_PAGE EXTRACT_.
Welcome to Issue 14 of the RDM Weekly Newsletter!
Last week I attended Posit Conference so for this issue I wanted to highlight some of my favorite data management related talks from this year’s conference, as well as a few of my favorite talks from past conferences. The talks are shared in our usual 3 category format:
☑️ What’s New in RDM?
These are talks from the 2025 Posit Conference. There are many more great talks worth checking out. You can view abstracts for all of them at the Posit Conference website.
☑️ Oldies but Goodies
These are talks from previous Posit (or RStudio) Conferences
☑️ Just for Fun
A data management meme or other funny data management content
What’s New in RDM?
Slides from last week’s conference (talks were recorded and will be available to watch online via Posit’s YouTube Channel in next few months).
1. AI Coding Assistants: Hype, Help, or Hindrance
AI coding assistants like ChatGPT, GitHub Copilot, and Codeium promise to revolutionize our coding workflows—but how useful are they in practice? Are they our new overlords here to take our jobs? Or just a passing gimmick? Rebecca Barter thinks the reality lies somewhere in between, and that understanding these tools is key to staying relevant in today’s rapidly evolving data science ecosystem.
In this talk, Rebecca shows how she used these AI tools in RStudio, Positron, and VS Code to speed up both her advanced R workflows as well as her learning experience as an intermediate Python programmer, providing examples, pitfalls, and best practices.
2. Bold indicates negative?
Over one billion people worldwide use spreadsheets to manage and analyse data, often styling cells and their contents to highlight or distinguish values. This formatting is often used to encode additional data (for example, indicating groups with colors) but most data science tools are unaware of data expressed as formatting. This talk summarizes Luis D. Verde Arregoitia’s progress addressing the gap between formatted spreadsheets and the modern data stack. First, by championing data organization best practices, then by bringing spreadsheet contents and their formatting together into R for further analyses (unheadr package), and finally how translating format to data helped him develop tools (forgts package) for converting formatted spreadsheets to gt objects.
3. Teaching Data Sharing Through R Data Packages
Data science courses tend to teach students reproducible workflows. However, the origin of the data used in these workflows and definitions of the variables used are often not emphasized. This talk addresses this gap by focusing on how to teach students effective data sharing through the creation of R data packages. Kelly McConville explores how to leverage key packages, such as devtools and usethis, and will demonstrate how to guide students in generating appropriate documentation through ReadMes, help files, and vignettes. Furthermore, she discusses common pitfalls encountered when first learning to create R packages and will propose how to structure a project assignment where an R data package serves as the primary deliverable.

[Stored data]
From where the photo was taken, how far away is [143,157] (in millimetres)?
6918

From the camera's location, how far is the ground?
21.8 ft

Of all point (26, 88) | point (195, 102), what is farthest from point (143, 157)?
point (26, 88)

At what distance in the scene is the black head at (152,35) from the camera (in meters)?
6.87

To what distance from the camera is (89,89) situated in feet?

...

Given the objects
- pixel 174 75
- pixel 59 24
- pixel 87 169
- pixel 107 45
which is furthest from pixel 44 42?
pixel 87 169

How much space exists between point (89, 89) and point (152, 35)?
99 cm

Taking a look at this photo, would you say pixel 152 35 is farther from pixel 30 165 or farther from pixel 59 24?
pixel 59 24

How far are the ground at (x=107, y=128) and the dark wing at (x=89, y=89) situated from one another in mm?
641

_INSTRUCTIONS FOR THE TASK_. Repeat the newsletter passage above word for word, from "1. AI Coding" up to and including "and best practices.".

_ANSWER FOR THE TASK_.
1. AI Coding Assistants: Hype, Help, or Hindrance
AI coding assistants like ChatGPT, GitHub Copilot, and Codeium promise to revolutionize our coding workflows—but how useful are they in practice? Are they our new overlords here to take our jobs? Or just a passing gimmick? Rebecca Barter thinks the reality lies somewhere in between, and that understanding these tools is key to staying relevant in today’s rapidly evolving data science ecosystem.
In this talk, Rebecca shows how she used these AI tools in RStudio, Positron, and VS Code to speed up both her advanced R workflows as well as her learning experience as an intermediate Python programmer, providing examples, pitfalls, and best practices.